> **REQUIRED WORK**: Recast the listing as a Markdown table with the columns Row and Line, starting at the line that contains "Positionally, which is" and running through the last line of the listing, both ends included. Number each row and leave out blank lines.

> **THE DATA**:
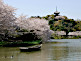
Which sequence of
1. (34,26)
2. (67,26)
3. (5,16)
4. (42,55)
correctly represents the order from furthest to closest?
(67,26)
(34,26)
(5,16)
(42,55)

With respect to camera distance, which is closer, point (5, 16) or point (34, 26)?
point (5, 16)

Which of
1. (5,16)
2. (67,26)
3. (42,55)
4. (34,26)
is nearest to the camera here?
(42,55)

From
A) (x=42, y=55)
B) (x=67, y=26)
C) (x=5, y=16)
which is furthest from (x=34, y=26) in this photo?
(x=67, y=26)

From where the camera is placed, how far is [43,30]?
4906 centimetres

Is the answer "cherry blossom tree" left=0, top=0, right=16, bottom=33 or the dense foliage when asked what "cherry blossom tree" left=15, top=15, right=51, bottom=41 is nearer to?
"cherry blossom tree" left=0, top=0, right=16, bottom=33

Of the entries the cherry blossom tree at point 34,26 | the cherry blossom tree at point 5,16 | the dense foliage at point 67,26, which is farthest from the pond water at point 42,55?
the dense foliage at point 67,26

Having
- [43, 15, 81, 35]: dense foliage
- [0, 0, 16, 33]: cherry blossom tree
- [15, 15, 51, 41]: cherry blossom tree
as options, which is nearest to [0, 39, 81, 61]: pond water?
[0, 0, 16, 33]: cherry blossom tree

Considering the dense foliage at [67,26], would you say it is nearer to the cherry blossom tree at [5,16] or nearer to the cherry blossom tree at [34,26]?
the cherry blossom tree at [34,26]

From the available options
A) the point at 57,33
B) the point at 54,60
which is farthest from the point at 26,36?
the point at 57,33

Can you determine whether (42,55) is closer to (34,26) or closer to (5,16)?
(5,16)

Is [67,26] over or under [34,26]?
over

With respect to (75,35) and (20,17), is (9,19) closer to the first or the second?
(20,17)

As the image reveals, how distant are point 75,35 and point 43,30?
5210cm

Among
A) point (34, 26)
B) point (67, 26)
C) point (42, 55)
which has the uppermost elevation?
point (67, 26)
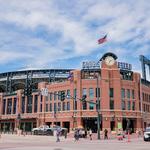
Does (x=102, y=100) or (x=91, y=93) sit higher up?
(x=91, y=93)

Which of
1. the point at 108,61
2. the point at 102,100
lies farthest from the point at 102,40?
the point at 108,61

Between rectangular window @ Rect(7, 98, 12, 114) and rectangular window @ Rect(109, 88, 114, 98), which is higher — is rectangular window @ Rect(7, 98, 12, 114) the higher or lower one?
the lower one

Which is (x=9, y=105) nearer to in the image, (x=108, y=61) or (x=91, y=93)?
(x=91, y=93)

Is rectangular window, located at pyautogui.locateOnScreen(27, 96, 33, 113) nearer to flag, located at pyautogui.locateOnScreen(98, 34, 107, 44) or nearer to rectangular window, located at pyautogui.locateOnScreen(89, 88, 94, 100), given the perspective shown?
rectangular window, located at pyautogui.locateOnScreen(89, 88, 94, 100)

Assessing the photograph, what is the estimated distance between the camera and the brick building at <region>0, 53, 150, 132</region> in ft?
267

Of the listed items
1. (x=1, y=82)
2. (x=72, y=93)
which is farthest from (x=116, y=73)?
(x=1, y=82)

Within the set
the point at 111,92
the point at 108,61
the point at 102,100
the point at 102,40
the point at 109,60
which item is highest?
the point at 109,60

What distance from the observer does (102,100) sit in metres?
81.8

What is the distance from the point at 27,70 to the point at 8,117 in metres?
19.3

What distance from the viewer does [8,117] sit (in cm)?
10194

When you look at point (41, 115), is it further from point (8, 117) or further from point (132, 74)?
point (132, 74)

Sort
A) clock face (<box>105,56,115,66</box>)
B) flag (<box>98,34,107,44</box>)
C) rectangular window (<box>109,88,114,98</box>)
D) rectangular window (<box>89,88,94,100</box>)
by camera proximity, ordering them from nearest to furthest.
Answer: flag (<box>98,34,107,44</box>) < rectangular window (<box>89,88,94,100</box>) < rectangular window (<box>109,88,114,98</box>) < clock face (<box>105,56,115,66</box>)

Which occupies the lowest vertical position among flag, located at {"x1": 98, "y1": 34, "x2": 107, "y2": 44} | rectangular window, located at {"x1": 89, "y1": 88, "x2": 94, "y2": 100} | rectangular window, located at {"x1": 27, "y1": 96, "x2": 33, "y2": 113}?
rectangular window, located at {"x1": 27, "y1": 96, "x2": 33, "y2": 113}

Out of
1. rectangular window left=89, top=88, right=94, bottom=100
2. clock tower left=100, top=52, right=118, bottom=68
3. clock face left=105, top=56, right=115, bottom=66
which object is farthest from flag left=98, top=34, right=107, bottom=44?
clock face left=105, top=56, right=115, bottom=66
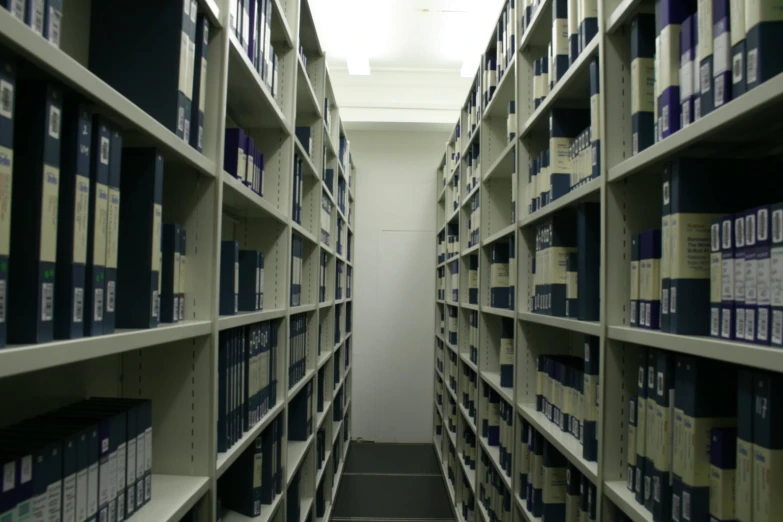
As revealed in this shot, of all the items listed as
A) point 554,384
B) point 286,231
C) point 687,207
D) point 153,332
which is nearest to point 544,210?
point 554,384

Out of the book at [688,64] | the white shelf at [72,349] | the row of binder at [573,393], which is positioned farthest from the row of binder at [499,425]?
the white shelf at [72,349]

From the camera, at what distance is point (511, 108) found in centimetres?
252

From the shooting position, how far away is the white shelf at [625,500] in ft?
3.67

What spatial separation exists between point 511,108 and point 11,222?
2191 millimetres

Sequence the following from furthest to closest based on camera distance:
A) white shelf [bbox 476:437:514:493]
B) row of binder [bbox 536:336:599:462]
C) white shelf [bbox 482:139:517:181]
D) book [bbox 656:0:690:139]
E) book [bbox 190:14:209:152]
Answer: white shelf [bbox 482:139:517:181], white shelf [bbox 476:437:514:493], row of binder [bbox 536:336:599:462], book [bbox 190:14:209:152], book [bbox 656:0:690:139]

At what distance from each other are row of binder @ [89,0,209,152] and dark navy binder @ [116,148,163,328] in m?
0.13

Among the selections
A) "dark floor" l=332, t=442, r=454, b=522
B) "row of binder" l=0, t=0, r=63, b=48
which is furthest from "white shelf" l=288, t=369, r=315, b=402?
"row of binder" l=0, t=0, r=63, b=48

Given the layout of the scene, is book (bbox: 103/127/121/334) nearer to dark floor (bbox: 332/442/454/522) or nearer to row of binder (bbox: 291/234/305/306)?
row of binder (bbox: 291/234/305/306)

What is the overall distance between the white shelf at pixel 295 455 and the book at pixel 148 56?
5.22ft

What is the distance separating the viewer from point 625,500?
46.8 inches

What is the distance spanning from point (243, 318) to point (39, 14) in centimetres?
91

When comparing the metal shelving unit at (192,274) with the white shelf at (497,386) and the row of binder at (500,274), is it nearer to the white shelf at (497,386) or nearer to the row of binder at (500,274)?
the white shelf at (497,386)

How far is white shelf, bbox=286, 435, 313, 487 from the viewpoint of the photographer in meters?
2.27

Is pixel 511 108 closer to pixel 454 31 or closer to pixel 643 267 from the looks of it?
pixel 643 267
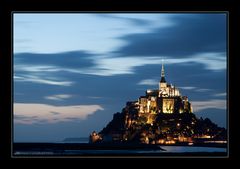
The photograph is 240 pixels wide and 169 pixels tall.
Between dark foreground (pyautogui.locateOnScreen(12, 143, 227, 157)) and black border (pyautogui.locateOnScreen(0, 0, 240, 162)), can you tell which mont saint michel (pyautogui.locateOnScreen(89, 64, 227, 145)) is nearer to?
dark foreground (pyautogui.locateOnScreen(12, 143, 227, 157))

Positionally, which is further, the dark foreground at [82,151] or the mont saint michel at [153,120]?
the mont saint michel at [153,120]

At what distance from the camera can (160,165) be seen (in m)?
2.32

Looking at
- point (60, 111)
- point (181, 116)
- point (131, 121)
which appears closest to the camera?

> **EXERCISE ANSWER**:
| Row | Line |
|---|---|
| 1 | Positionally, which is further, the dark foreground at [82,151] or the mont saint michel at [153,120]? |
| 2 | the mont saint michel at [153,120] |
| 3 | At what distance from the camera can (160,165) be seen (in m)? |
| 4 | 2.32 |
| 5 | Looking at |
| 6 | - point (60, 111) |
| 7 | - point (181, 116) |
| 8 | - point (131, 121) |
| 9 | which appears closest to the camera? |